PROBLEM REQUIREMENTS —
Would you please transcribe the listing exactly, with no images?

PROVIDED MATERIAL —
<<<<

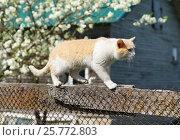 Купить «Рыжий кот идёт по забору», эксклюзивное фото № 25772803, снято 9 мая 2016 г. (c) Dmitry29 / Фотобанк Лори
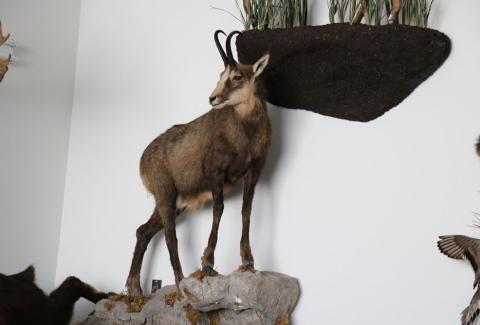美國獵人收藏品16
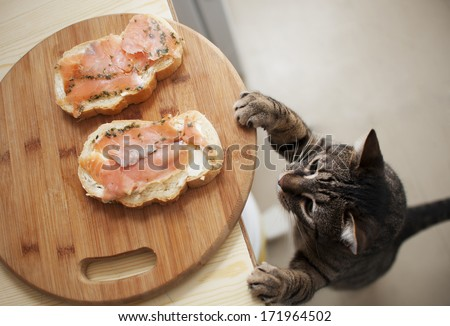 Domestic cat trying to steal fish from sandwich - stock photo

>>>>

EXERCISE RESULT —
 Купить «Рыжий кот идёт по забору», эксклюзивное фото № 25772803, снято 9 мая 2016 г. (c) Dmitry29 / Фотобанк Лори
美國獵人收藏品16
 Domestic cat trying to steal fish from sandwich - stock photo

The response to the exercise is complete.